In an exemplary embodiment, the present invention provides a method for conducting network selection and/or cell selection of a user equipment with regard to a mobile communication network. The mobile communication network comprises or uses or is associated or assigned to a radio access network comprising at least one base station entity being an air-based or a space-based base station entity. The network selection and/or cell selection of the user equipment is conducted in a location-dependent manner, depending on the location of the user equipment. The method comprises the following steps: in a first step, the user equipment receives at least one radio signal being related to or indicative of the location of the user equipment, and detects or derives a location-related information from the radio signal; and in a second step, the air-based or space-based base station entity is used, by the user equipment and in view of network selection and/or cell selection, in dependency of the location-related information detected or derived by the user equipment.

BRIEF DESCRIPTION OF THE DRAWINGS

Subject matter of the present disclosure will be described in even greater detail below based on the exemplary FIGURES. All features described and/or illustrated herein can be used alone or combined in different combinations. The features and advantages of various embodiments will become apparent by reading the following detailed description with reference to the attached drawings, which illustrate the following:

FIG. 1 schematically illustrates the situation of a mobile communication network and an associated user equipment at or near a border, e.g. between two countries.

DETAILED DESCRIPTION

Exemplary embodiments of the present invention provide a technically simple, effective and cost-effective solution for conducting network selection and/or cell selection of a user equipment with regard to a mobile communication network, wherein the mobile communication network comprises or uses or is associated or assigned to a radio access network comprising at least one base station entity being an air-based or a space-based base station entity. Further exemplary embodiments of the present invention provide a corresponding user equipment, system or mobile communication network, and a corresponding program and computer-readable medium.

Provided data:

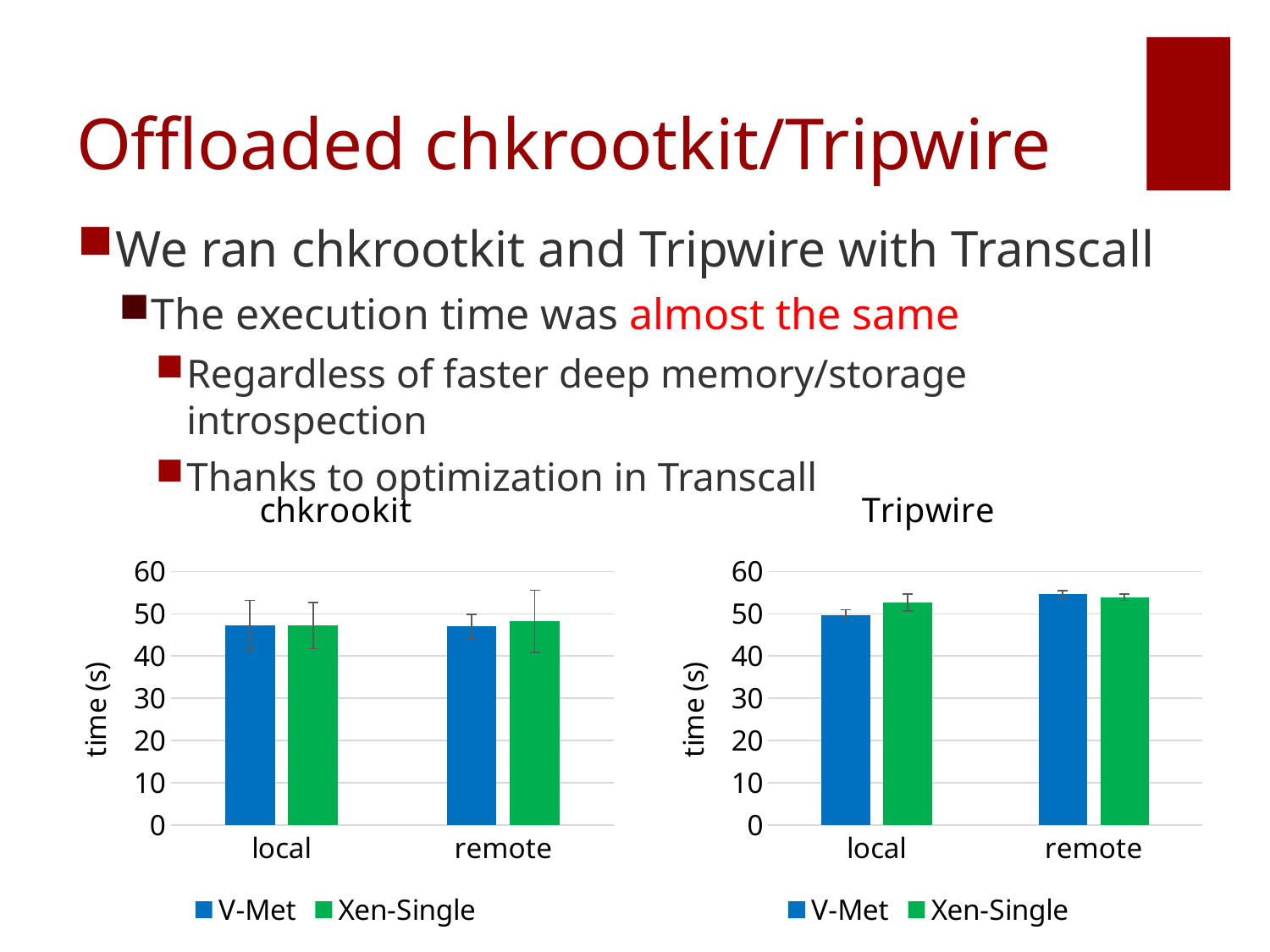
How many categories are shown on the x axis of the chkrookit chart? 2 In the Tripwire chart, is the value for Xen-Single at remote greater or less than 60? less In the Tripwire chart, which series has the larger value at local: V-Met or Xen-Single? Xen-Single What is the y-axis label of the Tripwire chart? time (s) In the Tripwire chart, is the value for Xen-Single at local greater or less than 50? greater In the Tripwire chart, which is larger for V-Met: local or remote? remote In the Tripwire chart, is the value for V-Met at remote greater or less than 50? greater What is the title of the chart on the right of the slide? Tripwire How many series does the legend of the Tripwire chart list? 2 What kind of chart is the chkrookit chart on the left? bar chart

What this task involves: Set down, word for word, everything in the network-selection passage above from "FIG. 1 schematically" down to "and computer-readable medium.".

Problem solution:
FIG. 1 schematically illustrates the situation of a mobile communication network and an associated user equipment at or near a border, e.g. between two countries.

DETAILED DESCRIPTION

Exemplary embodiments of the present invention provide a technically simple, effective and cost-effective solution for conducting network selection and/or cell selection of a user equipment with regard to a mobile communication network, wherein the mobile communication network comprises or uses or is associated or assigned to a radio access network comprising at least one base station entity being an air-based or a space-based base station entity. Further exemplary embodiments of the present invention provide a corresponding user equipment, system or mobile communication network, and a corresponding program and computer-readable medium.